About

Sharks with legs, walking up the stairway to my room.  Squirrels who could talk, waging epic battles against Dirty Dog and Nasty Cat.  Picnic tables that took flight as B-52 Bombers.  Gods and angels wrapped in clouds.  Monsters buried beneath our basement floorboards.  A lovestruck soldier from the Civil War, wandering, looking for his sweetheart.  And his leg.  

These are only a few snippets from the stories told to me and my siblings as we were growing up.  I was born into a family of artists and dreamers.  Parents, Aunts, Uncles, Brothers and Sisters, whose official job titles were more like Historian, Teacher, Architect, Journalist.  But the stories were always there, ready to be told to any willing audience.  The art ready to be made.  One of my fondest memories is of a fresh ream of paper being sprawled across our nicked kitchen table, and my father gathering us around as the stories began.  Heroes and unfathomable creatures tumbled out of his pencil as his hand whispered over the paper, our crayons barely able to keep up.  This is where I first fell in love with stories, and where my art education began.

The youngest of four, I was born in Norfolk, Virginia, to a New England father and a New Orleans mother.  My mother eventually lost the War Between Warmth and Cold, and my family moved to Cleveland, OH, when I was five.  It is in that beautiful, tarnished city that I grew up.  

After earning a BFA in Painting from Miami University (OH) in 2000, I married my college sweetheart and moved to Chicago.  There, I pursued a freelance art career, alongside other typical young-aspiring-artist jobs such as waitressing, shop girling, and the like.  In between painting portraits of dogs, houses, and kids, I’d scratch out a few stories of my own, conjuring scenes and characters to dwell within those stories.  For while I enjoyed painting portraits, my heart was, and always has been, in the world of picture books.
....
# Activity list:
**a)** Translate this sentence from the About page into Spanish: "It is in that beautiful, tarnished city that I grew up."
**b)** Write out the About page from "Sharks with legs, walking" up to and including "And his leg.", substituting "Raccoons" for "Squirrels".
**c)** Carry on the About page, picking up after its final sentence.

# Information supplied:
....
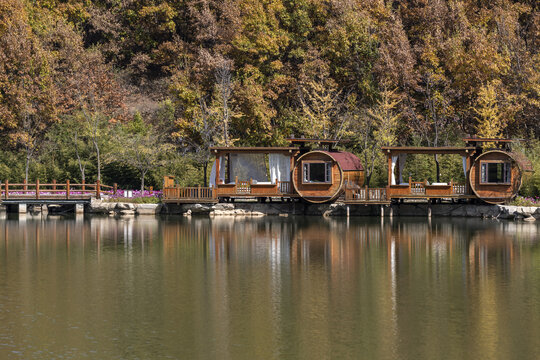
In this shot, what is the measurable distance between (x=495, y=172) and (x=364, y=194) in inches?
317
....
# Responses by item number:
**a)** Es en esa ciudad hermosa y deslustrada donde crecí.

**b)**
Sharks with legs, walking up the stairway to my room.  Raccoons who could talk, waging epic battles against Dirty Dog and Nasty Cat.  Picnic tables that took flight as B-52 Bombers.  Gods and angels wrapped in clouds.  Monsters buried beneath our basement floorboards.  A lovestruck soldier from the Civil War, wandering, looking for his sweetheart.  And his leg.

**c)**
In 2006, despite my life-long assumption that I’d eventually live on the East Coast or The Most Beautiful City in the World (that’d be Cleveland), we moved deeper into the bowels of the Midwest.  A month after moving to St. Louis, MO, I became pregnant with the first of four children.  Within six years, there’d be a total of four little Ewen’s.  Because I like to keep things interesting and have little regard for sleep, I also completed my MFA in Creative Writing from the University of Missouri-St. Louis in 2012.  After the birth of my fourth child, I decided to delve head first into the world of picture books, and haven’t looked back since.  

And now, here I am.  Somehow lucky enough to not only be with my family back in The Most Beautiful City in the World--Cleveland Heights, OH, but I get to make picture books for a living!  In the few morning hours when the toddler is at preschool, and late into the night as the dish washer hums and the gym uniforms tumble in the dryer, I’m working away in the attic.  The stories that have been rattling around in my brain and thumping in my heart, making my fingers itch to draw and paint, finally have release.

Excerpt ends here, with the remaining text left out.